RateSetter is working with four Sipp trustees who Mr Williams said recognised this collusion issue was not a problem. It already has 50 active Sipps open on the platform, amounting to around £3m in assets, all of which have been set up over the past year.

So far it has been smaller Sipp schemes that are comfortable with the concept, with Mr Williams adding larger schemes are nervous about the “remote possibility of collusion coming to light”.

“Within a standard Sipp wrapper, many of the assets are earning next-to-nothing.


Peer-to-Peer Lending Platform i2ifunding Announces protection fund, (India Today), Rated: A investors will now have protection against loan defaults by borrowers in a first-of-its-kind [Comment: many other platforms have protection funds, it is unclear what makes this fund unique at this time] investor protection fund, which will allow its investors to enjoy up to 100% protection against loan defaults.

The participation in the Principal Protection Fund is available by default to all investors who lend through the platform. There are no extra charges for the same. will set aside 5% of the disbursed loans towards the Principal Protection Fund. The company has already created an initial corpus to set up the Investor Protection Fund.


Reckon Shares Details On Its Aussie Alt-Lending Entrance, (PYMNTS), Rated: A

One of the latest entrants into Australia’s alt-fin sector is Reckon. Primarily, Reckon provides small and medium-sized enterprises with cloud accounting solutions, but now, it’s utilizing the data it has about small businesses to its advantage by partnering with alternative lending company Prospa to underwrite loans to its SME users.

Reckon’s ability to use its small businesses’ financial data to underwrite loans issued via Prospa provides lenders with a potentially more robust way of being protected. That’s because bank underwriting processes are outdated, Rabie said.

According to MarketInvoice — another alternative lender based in the U.K. — Australian businesses wait an average of 26.4 days past-due to get paid, worse than any other market analyzed. The data, researchers pointed out, corresponds with research recently released by Dun & Bradstreetthat found that $19 billion is stuck in outstanding bills to businesses in Australia every year thanks to companies taking longer than the traditional 30 days to settle their invoices.


Silver Bullion reports first-year results for gold & silver secured P2P loans, (Press Release), Rated: A

Launched on 5th August 2015, Silver Bullion’s P2P loan platform is unique in two key ways.

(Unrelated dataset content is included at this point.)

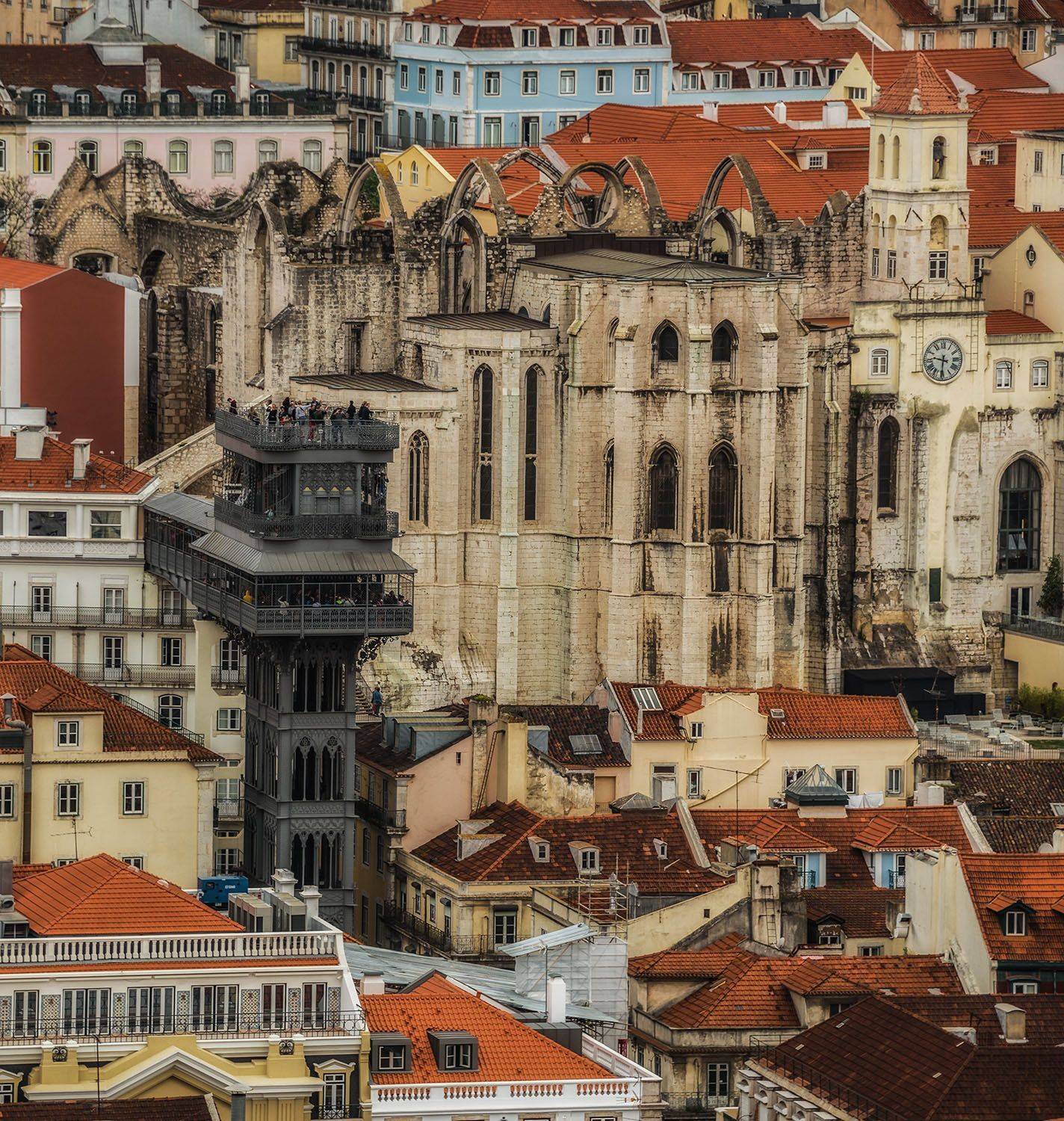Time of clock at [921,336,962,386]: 9:30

Firstly, it is a P2P loan platform that allows borrowers to obtain a loan using physical gold and silver bullion as collateral. This gives lenders, seeking a good rate of return, confidence that their investments are safe. Secondly, it is the only secured P2P loan platform to allow its customers to set the rate of return which they lend or borrow.

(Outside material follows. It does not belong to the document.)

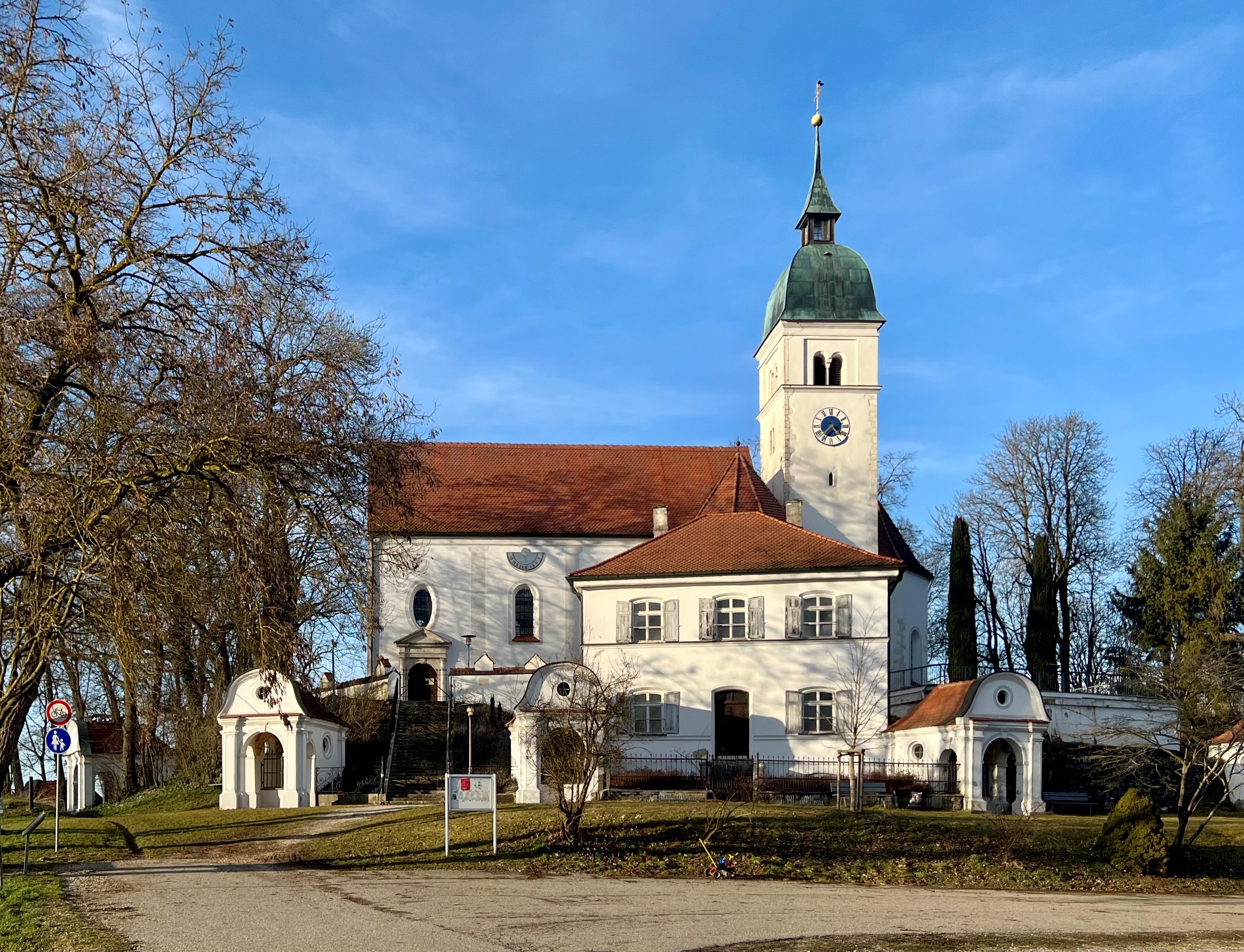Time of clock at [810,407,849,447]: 4:37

It is a secure lending platform since the loans have physical bullion as collateral. Borrowers can only borrow up to 50% of the value of the bullion they store with us. Should a borrower is unable to pay back the loan, the collaterized bullion would be liquidated and the lender receives the full principle plus interest.

Today is the first anniversary of our P2P loan platform and we are releasing the results today. We are delighted to have seen good borrowing activity this past year.

More importantly, there were zero borrower defaults and lenders received the funds due to them on time. We aim to continue making the platform secure for our lenders. This is unique and important because the most common caution against investing on a P2P lending platform is the risk of default.

Due to the safety that Silver Bullion’s loan platform gives to lenders, 72% of the matched loans were initiated by borrowers. The company has seen more than 30 loans matched consistently each month since March 2016 – a rate of more than 1 matched loan per day. Interest rates across all loan tenures currently hovers between 2.5% and 4.5% per annum. Unlike unsecured P2P lending platforms, loans matched by Silver Bullion’s lending platform are fully backed by physical gold and silver. Loans with tenures longer than 6 months begin with a collateral-to-loan value of 200%. The exceptions are loans with the 1 month tenure which have a lower collateral-to-loan value of 160%.